Hier donc les trois objets soumis à votation ont été rejetés par le peuple.
Très rapidement je reprendrai en substance les propos tenus sur TSR1 par Yvan Perrin, Vice-président de l’UDC, sur le rejet de l’article constitutionnel « Qualité et efficacité économique dans l’assurance-maladie », rebaptisé sobrement et opportunément par ses adversaires article constitutionnel « sur la santé » : « Le peuple ronchonne quand il reçoit les avis de prime d’assurance-maladie, mais il s’en accommode finalement puisqu’il rejette un moyen sûr de réduire leur montant qui est d’y introduire de la concurrence et de la transparence. En somme il est prêt à payer le prix pour avoir une médecine de qualité ». Dont acte.
Il apparaît clairement que les assurés, en particulier les assurés modestes, ont été dupes de la gauche, du réflexe corporatiste des médecins et de la propagande des cantons contre cet objet qui leur enlevait des prérogatives.
Pour masquer le fond du débat l’initiative populaire « Pour des naturalisations démocratiques » et l’initiative populaire « Souveraineté du peuple sans propagande » ont toutes deux été rebaptisées pour la circonstance par les média et les opposants à ces initiatives, c’est-à-dire tous les partis, hormis l’UDC. Le but avoué était de les caricaturer pour mieux obtenir leur rejet. Ainsi ces deux initiatives sont-elles devenues l’une l’initiative « Pour des naturalisations par les urnes » et l’autre l’initiative dite « muselière ».

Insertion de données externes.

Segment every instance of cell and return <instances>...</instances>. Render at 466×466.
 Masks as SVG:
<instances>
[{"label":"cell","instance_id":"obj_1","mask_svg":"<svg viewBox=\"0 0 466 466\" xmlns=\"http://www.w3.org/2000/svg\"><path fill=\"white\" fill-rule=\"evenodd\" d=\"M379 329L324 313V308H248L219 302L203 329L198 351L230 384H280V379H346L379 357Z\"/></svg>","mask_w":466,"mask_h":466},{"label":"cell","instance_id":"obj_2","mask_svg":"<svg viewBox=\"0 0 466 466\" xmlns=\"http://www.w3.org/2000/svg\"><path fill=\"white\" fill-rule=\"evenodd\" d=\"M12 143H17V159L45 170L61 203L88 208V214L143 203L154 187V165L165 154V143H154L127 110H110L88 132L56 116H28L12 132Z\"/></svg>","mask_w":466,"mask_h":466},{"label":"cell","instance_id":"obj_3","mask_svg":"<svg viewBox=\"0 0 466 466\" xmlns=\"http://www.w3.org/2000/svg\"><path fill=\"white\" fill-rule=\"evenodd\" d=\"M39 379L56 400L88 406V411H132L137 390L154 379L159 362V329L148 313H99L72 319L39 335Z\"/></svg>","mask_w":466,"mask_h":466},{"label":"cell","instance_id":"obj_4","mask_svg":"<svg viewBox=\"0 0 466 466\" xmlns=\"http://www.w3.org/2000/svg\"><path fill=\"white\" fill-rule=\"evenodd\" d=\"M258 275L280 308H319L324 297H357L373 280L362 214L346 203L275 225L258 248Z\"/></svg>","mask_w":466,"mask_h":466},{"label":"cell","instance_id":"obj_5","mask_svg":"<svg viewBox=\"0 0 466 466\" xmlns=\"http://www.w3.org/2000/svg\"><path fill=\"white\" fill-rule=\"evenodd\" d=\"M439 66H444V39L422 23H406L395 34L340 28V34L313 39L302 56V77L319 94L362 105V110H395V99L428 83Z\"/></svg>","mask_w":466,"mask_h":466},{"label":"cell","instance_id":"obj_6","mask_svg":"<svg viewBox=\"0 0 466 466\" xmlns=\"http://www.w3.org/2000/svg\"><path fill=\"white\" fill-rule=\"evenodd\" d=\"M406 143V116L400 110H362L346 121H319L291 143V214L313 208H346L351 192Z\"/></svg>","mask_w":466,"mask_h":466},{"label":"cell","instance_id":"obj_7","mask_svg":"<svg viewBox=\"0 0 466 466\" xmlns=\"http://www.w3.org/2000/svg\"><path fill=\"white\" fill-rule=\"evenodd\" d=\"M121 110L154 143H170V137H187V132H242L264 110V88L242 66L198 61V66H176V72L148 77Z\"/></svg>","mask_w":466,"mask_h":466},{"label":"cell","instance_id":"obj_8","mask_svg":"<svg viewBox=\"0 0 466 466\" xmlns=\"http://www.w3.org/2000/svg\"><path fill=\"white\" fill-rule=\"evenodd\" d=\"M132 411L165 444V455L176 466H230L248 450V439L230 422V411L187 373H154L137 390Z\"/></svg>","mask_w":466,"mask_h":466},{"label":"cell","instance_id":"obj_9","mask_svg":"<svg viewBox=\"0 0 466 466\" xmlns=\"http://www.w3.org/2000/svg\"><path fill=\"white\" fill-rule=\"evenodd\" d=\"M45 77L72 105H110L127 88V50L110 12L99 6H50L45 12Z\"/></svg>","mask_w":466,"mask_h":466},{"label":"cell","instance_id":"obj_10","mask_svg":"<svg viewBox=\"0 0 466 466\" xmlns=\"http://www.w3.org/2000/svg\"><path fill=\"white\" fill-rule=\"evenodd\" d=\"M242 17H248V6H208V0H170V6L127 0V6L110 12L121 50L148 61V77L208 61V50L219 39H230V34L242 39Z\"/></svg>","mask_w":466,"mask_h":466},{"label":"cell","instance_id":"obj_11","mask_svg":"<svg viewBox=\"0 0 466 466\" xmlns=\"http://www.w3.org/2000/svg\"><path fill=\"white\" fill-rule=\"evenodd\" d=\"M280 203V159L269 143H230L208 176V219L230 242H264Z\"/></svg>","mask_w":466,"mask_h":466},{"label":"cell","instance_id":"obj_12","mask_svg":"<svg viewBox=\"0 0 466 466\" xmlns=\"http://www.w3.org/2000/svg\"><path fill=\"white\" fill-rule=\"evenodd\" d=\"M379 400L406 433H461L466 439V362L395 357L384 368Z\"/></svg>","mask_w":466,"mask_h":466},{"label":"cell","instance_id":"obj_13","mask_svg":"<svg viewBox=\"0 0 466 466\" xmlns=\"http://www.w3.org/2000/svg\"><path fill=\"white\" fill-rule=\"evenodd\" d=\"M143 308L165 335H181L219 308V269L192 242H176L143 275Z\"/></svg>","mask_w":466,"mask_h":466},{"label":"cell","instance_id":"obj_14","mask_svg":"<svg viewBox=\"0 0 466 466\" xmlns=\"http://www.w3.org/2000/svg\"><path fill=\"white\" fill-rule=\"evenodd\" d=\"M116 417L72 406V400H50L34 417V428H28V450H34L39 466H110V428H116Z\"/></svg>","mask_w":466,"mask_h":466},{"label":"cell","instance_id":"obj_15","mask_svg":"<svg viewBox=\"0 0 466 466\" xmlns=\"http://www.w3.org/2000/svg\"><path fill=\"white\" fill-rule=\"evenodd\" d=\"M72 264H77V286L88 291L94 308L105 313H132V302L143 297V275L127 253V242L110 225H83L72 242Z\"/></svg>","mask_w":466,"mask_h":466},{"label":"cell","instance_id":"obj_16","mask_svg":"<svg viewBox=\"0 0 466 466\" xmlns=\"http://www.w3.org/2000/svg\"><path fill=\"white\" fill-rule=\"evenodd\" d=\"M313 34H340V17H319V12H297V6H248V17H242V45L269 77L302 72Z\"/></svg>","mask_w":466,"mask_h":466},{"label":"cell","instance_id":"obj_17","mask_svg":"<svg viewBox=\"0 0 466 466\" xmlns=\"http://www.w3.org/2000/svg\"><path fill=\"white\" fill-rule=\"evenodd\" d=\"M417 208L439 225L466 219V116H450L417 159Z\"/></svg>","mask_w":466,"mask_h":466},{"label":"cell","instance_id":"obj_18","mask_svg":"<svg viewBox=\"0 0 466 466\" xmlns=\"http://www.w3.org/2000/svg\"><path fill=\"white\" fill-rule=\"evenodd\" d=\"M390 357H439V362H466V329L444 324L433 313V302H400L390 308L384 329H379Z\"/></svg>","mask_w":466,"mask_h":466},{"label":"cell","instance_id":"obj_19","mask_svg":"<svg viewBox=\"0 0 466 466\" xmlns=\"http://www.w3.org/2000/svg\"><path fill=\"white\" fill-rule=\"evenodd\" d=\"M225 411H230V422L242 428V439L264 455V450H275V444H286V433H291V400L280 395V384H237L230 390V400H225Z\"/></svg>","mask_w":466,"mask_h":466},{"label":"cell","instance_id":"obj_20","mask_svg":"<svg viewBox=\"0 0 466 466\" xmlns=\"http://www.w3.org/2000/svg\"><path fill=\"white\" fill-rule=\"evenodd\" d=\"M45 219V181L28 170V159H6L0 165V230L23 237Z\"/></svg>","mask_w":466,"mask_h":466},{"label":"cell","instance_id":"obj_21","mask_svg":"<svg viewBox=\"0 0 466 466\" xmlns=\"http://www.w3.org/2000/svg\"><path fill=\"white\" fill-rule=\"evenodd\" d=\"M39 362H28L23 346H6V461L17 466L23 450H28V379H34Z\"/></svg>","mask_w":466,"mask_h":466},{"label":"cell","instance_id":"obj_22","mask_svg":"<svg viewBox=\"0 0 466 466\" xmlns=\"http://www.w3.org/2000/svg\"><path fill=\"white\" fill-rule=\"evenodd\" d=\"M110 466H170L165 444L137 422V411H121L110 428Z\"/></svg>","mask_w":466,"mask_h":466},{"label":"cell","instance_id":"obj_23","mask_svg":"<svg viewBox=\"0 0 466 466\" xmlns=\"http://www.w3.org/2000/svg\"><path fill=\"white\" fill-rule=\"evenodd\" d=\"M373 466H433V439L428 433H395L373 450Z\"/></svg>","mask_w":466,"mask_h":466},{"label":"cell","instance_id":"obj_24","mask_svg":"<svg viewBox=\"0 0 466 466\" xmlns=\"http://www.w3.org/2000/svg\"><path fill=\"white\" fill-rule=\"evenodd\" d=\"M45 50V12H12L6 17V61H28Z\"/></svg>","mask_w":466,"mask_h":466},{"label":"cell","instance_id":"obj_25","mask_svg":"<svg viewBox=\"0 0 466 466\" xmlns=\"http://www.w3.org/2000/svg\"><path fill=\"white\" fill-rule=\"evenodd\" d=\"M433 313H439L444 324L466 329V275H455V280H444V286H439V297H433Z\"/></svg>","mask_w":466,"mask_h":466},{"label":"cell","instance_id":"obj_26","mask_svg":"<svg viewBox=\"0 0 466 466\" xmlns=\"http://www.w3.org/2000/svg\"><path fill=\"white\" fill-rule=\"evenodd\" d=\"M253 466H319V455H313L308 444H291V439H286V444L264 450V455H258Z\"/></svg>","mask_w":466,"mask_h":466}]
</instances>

Dans le premier cas l’UDC a peut-être trop parlé des conséquences et pas assez du principe. Certes il est vrai qu’en quinze ans le nombre des naturalisés a été multiplié par huit, que le taux de naturalisation par rapport au nombre d’habitants est plus fort en Suisse que dans les autres pays d’Europe, que la moitié d’entre eux est d’origine des Balkans ou de Turquie et que ce sont les originaires de ces dernières régions qui ont le taux de criminalité le plus élevé. Mais le plus grave est que par la grâce du Tribunal fédéral la naturalisation est d’acte politique devenu acte administratif.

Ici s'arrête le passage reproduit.